Apple already runs one of the most effective share buyback programs of any U.S. listed company. Generally, companies buy back enough shares to cover the issuance of stock-based compensation to prevent dilution of existing shareholders. But Apple has bought back far more shares than that. Since CEO Tim Cook announced the buyback program in 2012, Apple has spent around $144 billion to repurchase shares, taking more than 1.4 billion shares out of trading. Its weighted average share count has decreased from 6.6 billion in 2012 to around 5.2 billion today.
The company’s board has authorized $175 billion of share buybacks. To see the effect of Apple’s buyback program, just compare the company’s diluted earnings per share (EPS) figures for the calendar quarter ended December 2016 (typically the company’s best quarter due to holiday sales) for 2016 and 2015. Although net income was lower for calendar fourth quarter 2016 ($17.9 billion) compared to 2015 ($18.4 billion), diluted EPS was higher ($3.36 vs. $3.28) due to lower-weighted average shares outstanding.

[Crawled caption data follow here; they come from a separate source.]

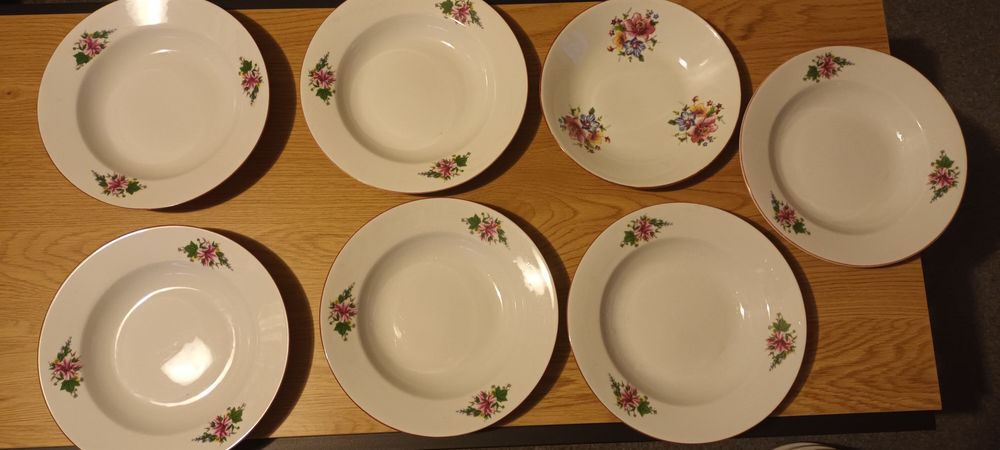 Български порцеланов сервиз от соца - супник, различни видове чинии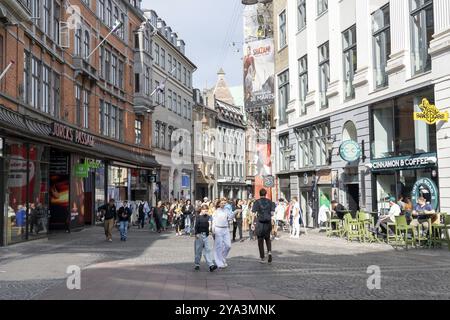 Kopenhagen, Dänemark, 31. Mai 2023: Menschen in der Fußgängerzone und Einkaufsstraße Stroget im historischen Stadtzentrum Europas Stockfoto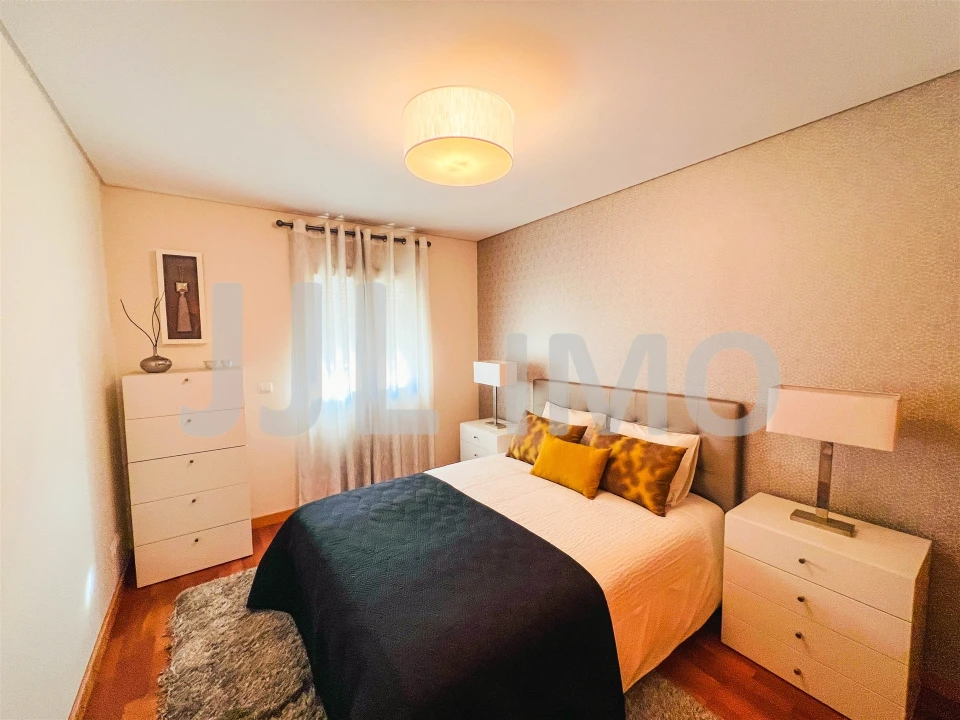 Apartamento T3 para Arrendamento em São Domingos de Benfica Foto 9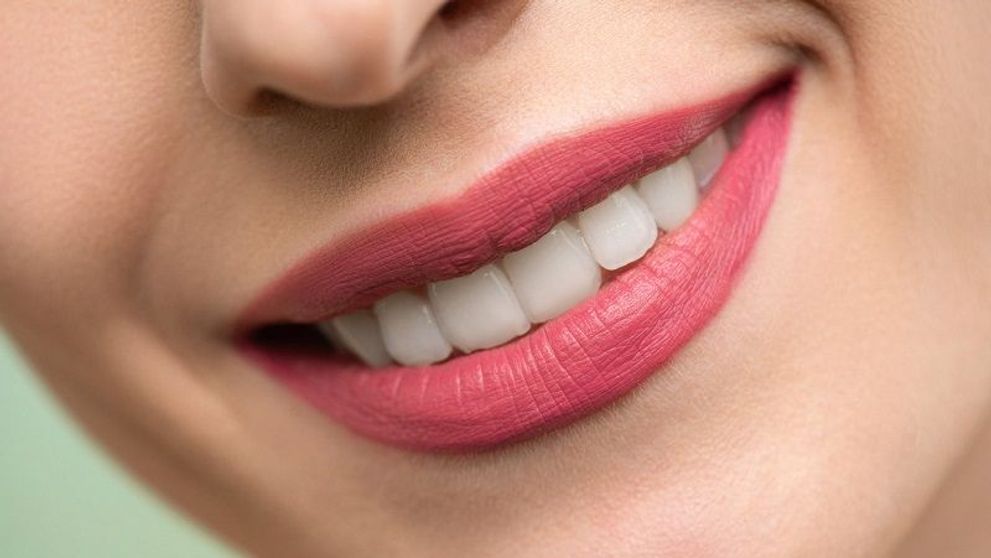 (P) 5 Lucruri pe care nu le știam despre implanturile dentare, dar le-am aflat de la cabinetul stomatologic Dental West din Brașov
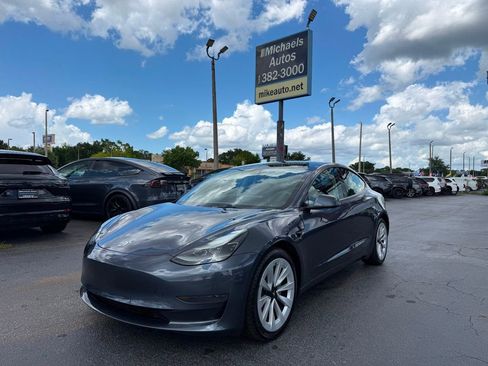 Used 2023 Tesla Model 3 Standard Range RWD image 1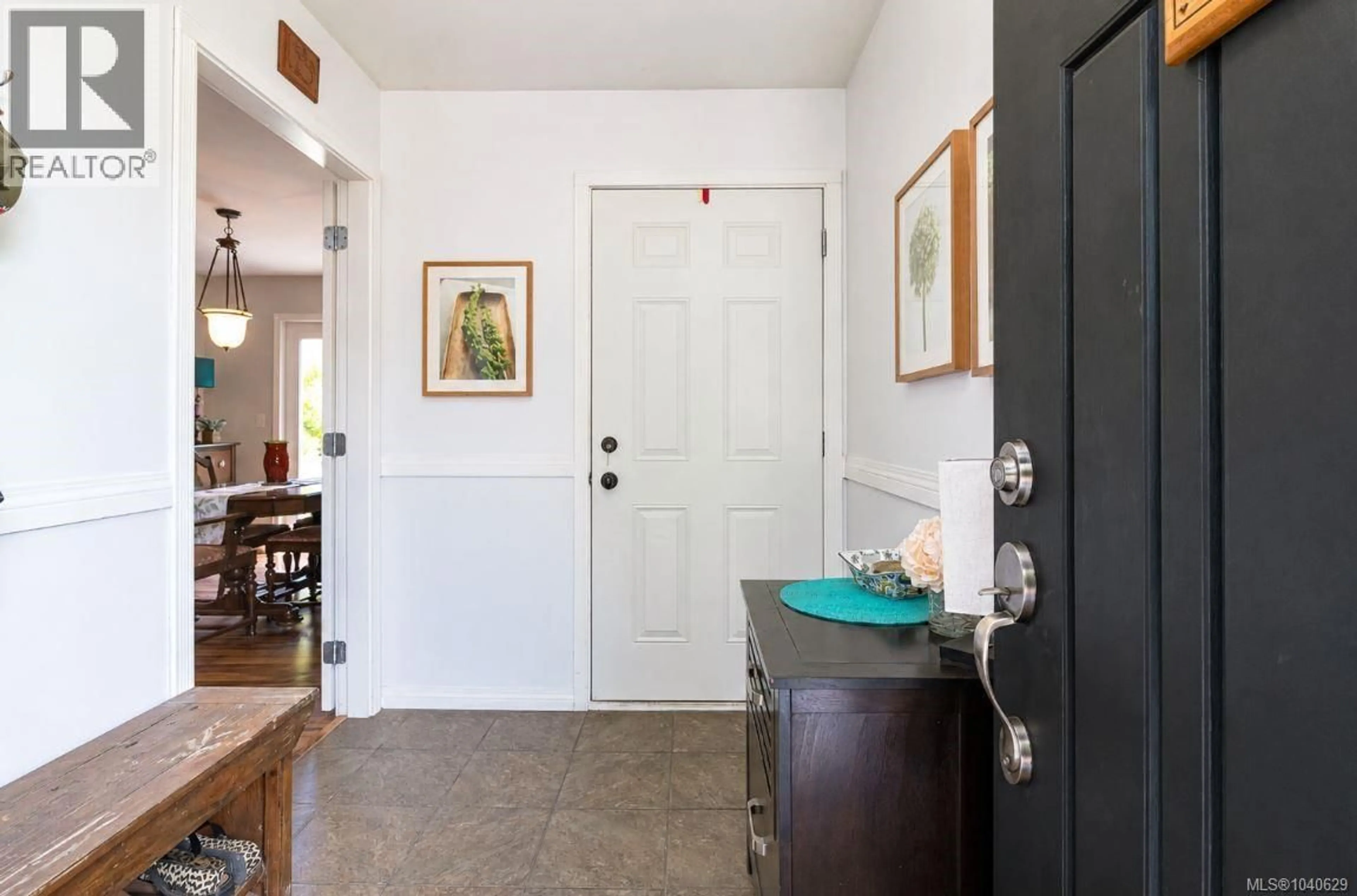 Indoor entryway for 9960 SWIFTSURE PLACE, Sidney British Columbia V8L4E4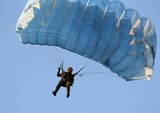 Один парашют на двоих: десантникам удалось избежать смертельного падения
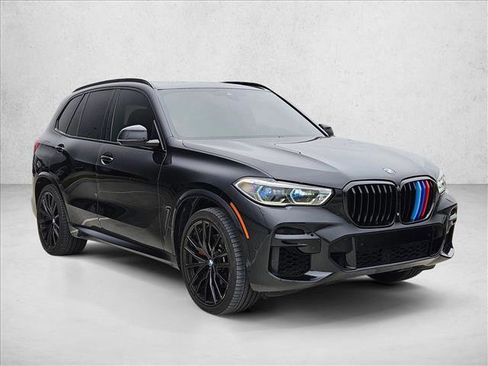 Used 2022 BMW X5 sDrive40i w/ M Sport Package RWD image 3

Apple is currently funding its share repurchase with debt, so further buybacks are constrained by the amount of cash on its onshore balance sheet. But if the company decides to repatriate the majority of its $240 billion offshore cash, the board could be incentivized to ramp up the hugely successful share buyback program further.
Apple, the Value Stock
Over the last few years, Apple—despite its technology sector bona fides—has morphed from growth stock to value stock.
As of May 12, Apple’s price-to-earnings (PE) ratio is currently 18.3, and its forward PE is even lower at 17.9. Compared to SP 500 averages of 21.2 and 19.7, respectively, Apple’s stock seems cheap versus the market.
Cheap may not be the first thought that comes to mind when considering Apple stock, but it’s an accurate depiction.
And it’s attracted the attention of the world’s most famous value investor, Warren Buffett. While another Berkshire Hathaway portfolio manager initially bought Apple stock—not Buffett himself—Buffett has since increased his holding in the technology company.
Buffett has cited the popularity, and consumer loyalty, of the iPhone for his belief in the company. “You can’t move people by price in the smartphone market remotely like you can move them in appliances or all kinds of things. People want the product. They don’t want the cheapest product,” Buffett said on CNBC’s “Squawk Box” May 8. “[The iPhone]’s a very, very, very valuable product to people that build their lives around it. And that’s true of 8-year-olds and 80-year-olds.”
Apple’s market capitalization sits at just over $825 billion as of May 12. Subtracting its net cash (cash less debt) of $158 billion, Apple’s valuation sits at around $667. By that measure, the company’s core business has a relatively reasonable valuation multiple of 14.6.
With a completely new iPhone expected later this year—to commemorate the tenth anniversary of its introduction—Apple could be at the beginning of another lucrative iPhone upgrade cycle. BMO Capital Markets estimated that 31 percent of iPhone users will have a phone that is at least two years old by the time the next iPhone is introduced.
And with that, Apple’s stock, and its valuation, could have more room to run.